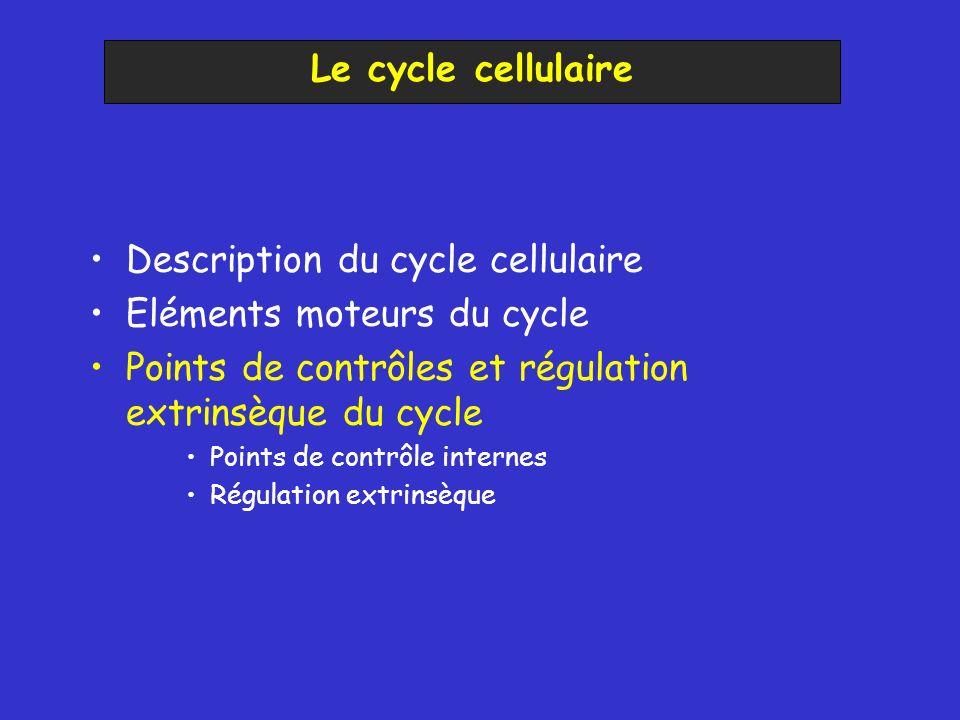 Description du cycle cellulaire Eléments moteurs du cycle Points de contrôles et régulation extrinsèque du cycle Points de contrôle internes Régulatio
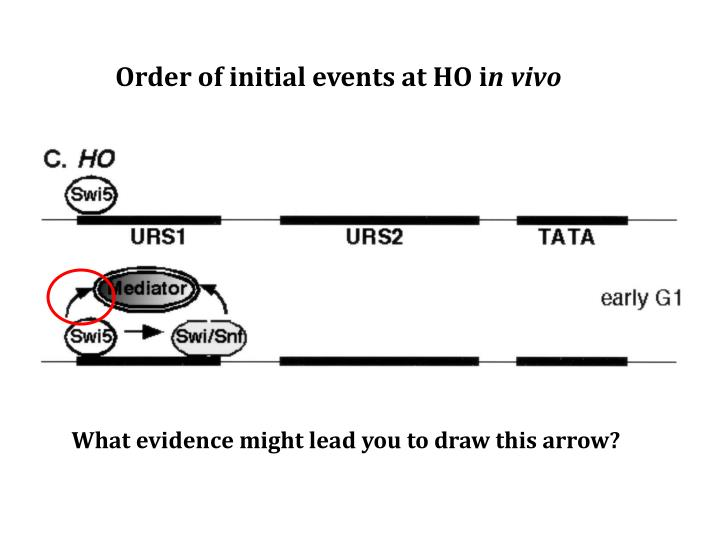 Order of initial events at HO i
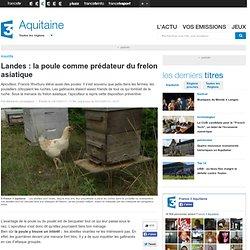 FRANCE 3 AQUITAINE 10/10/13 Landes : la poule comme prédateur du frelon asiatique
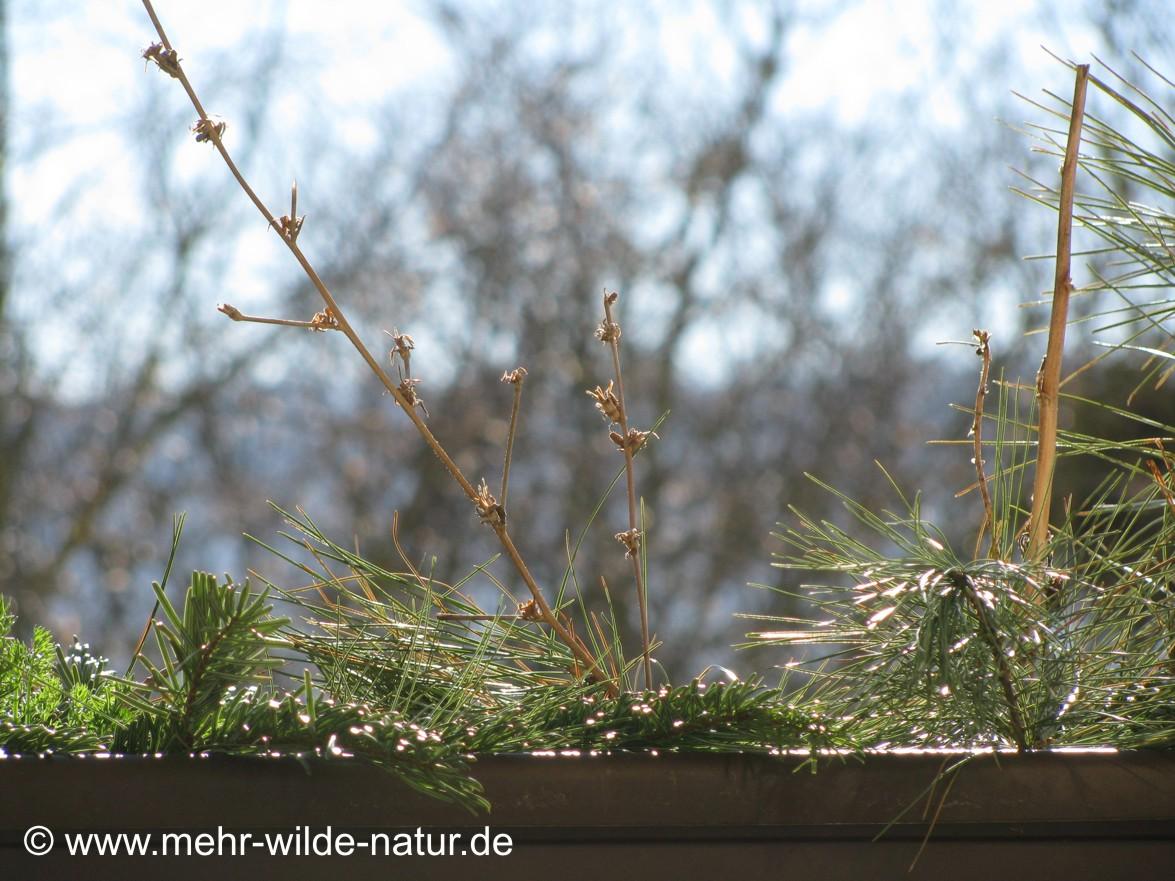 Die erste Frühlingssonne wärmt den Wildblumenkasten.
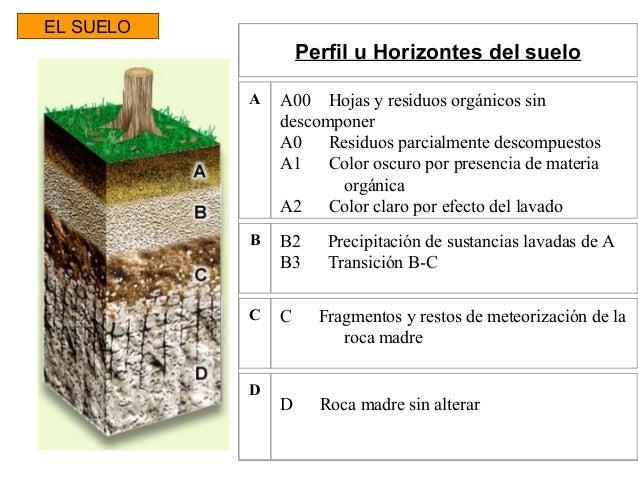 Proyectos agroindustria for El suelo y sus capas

####

Work to complete >> Your answer should be a precise transcript of the entries, minus the pictures.

Written response >>
 Description du cycle cellulaire Eléments moteurs du cycle Points de contrôles et régulation extrinsèque du cycle Points de contrôle internes Régulatio
 Order of initial events at HO i
 FRANCE 3 AQUITAINE 10/10/13 Landes : la poule comme prédateur du frelon asiatique
 Die erste Frühlingssonne wärmt den Wildblumenkasten.
 Proyectos agroindustria for El suelo y sus capas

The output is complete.